PROBLEM DESCRIPTION: Nothing but the pictures is dropped; write out all the remaining data below exactly.

**** DATA IN THIS EXERCISE ****

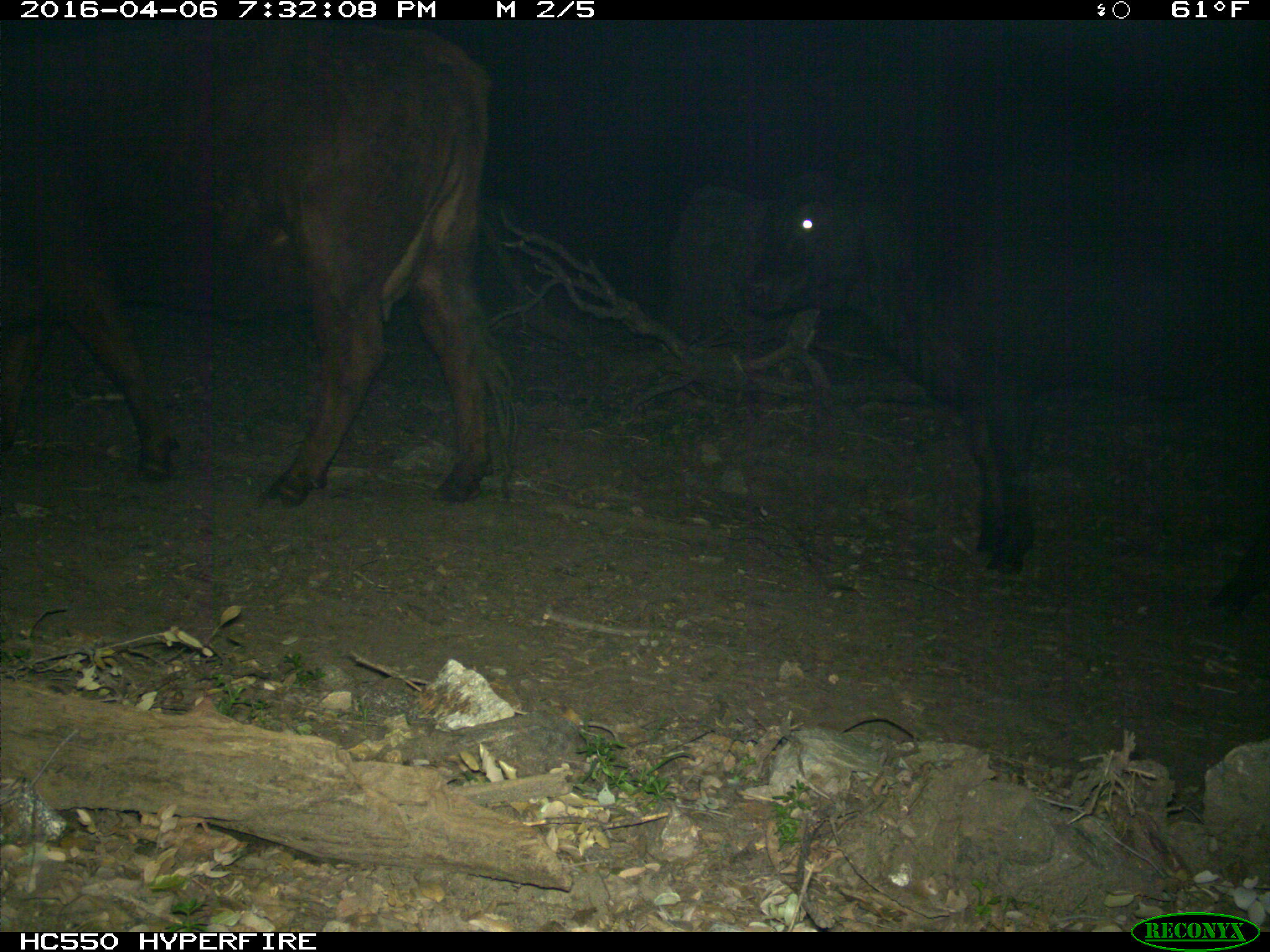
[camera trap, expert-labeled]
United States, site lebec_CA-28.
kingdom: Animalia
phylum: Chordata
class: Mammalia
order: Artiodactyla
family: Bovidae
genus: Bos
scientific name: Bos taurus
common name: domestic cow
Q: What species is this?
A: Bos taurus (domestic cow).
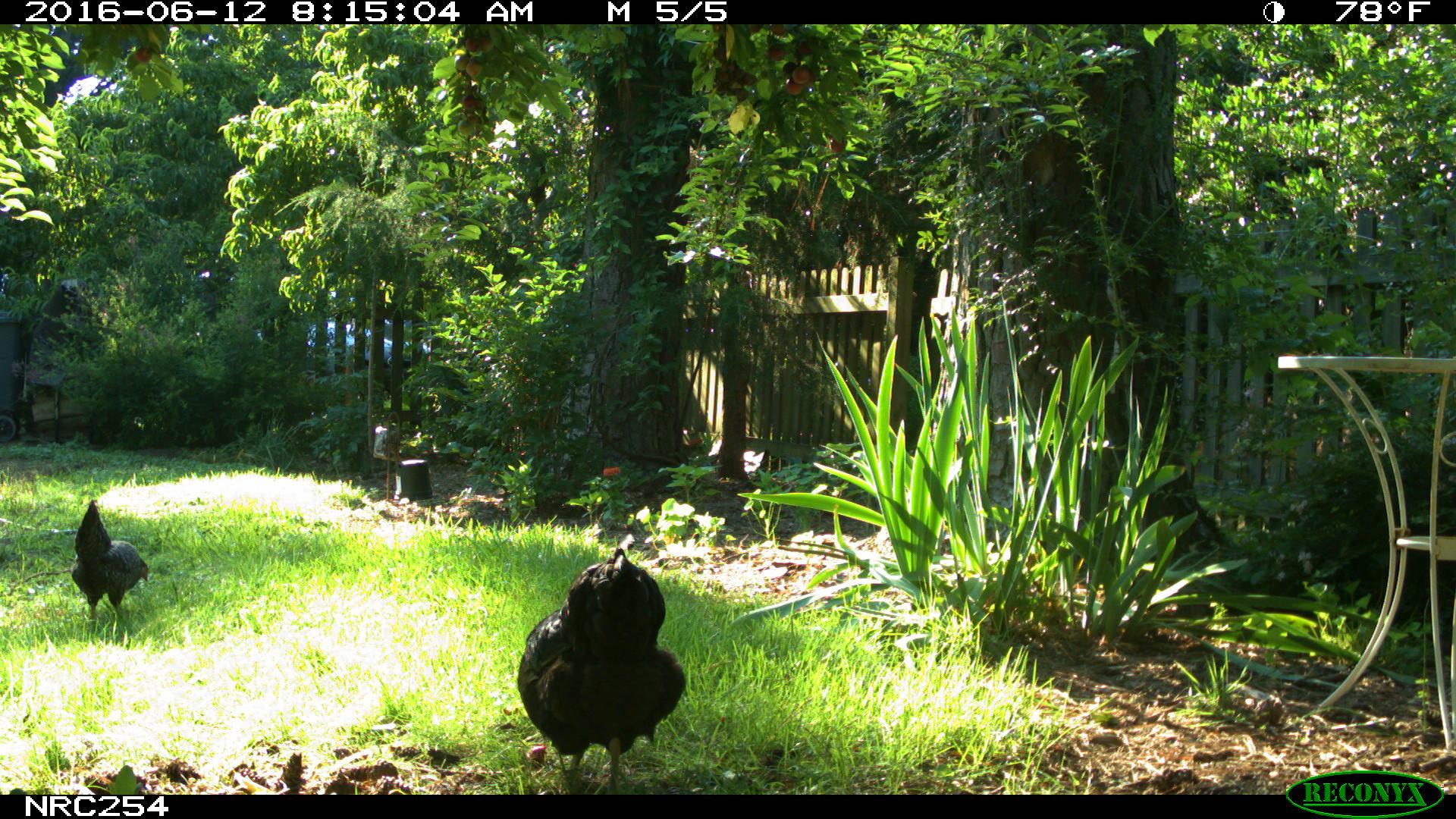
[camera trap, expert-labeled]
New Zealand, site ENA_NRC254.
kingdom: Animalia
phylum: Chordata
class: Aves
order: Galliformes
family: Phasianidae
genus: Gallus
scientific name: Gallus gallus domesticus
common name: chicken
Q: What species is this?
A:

****

ANSWER BELOW:
[camera trap, expert-labeled]
United States, site lebec_CA-28.
kingdom: Animalia
phylum: Chordata
class: Mammalia
order: Artiodactyla
family: Bovidae
genus: Bos
scientific name: Bos taurus
common name: domestic cow
Q: What species is this?
A: Bos taurus (domestic cow).
[camera trap, expert-labeled]
New Zealand, site ENA_NRC254.
kingdom: Animalia
phylum: Chordata
class: Aves
order: Galliformes
family: Phasianidae
genus: Gallus
scientific name: Gallus gallus domesticus
common name: chicken
Q: What species is this?
A:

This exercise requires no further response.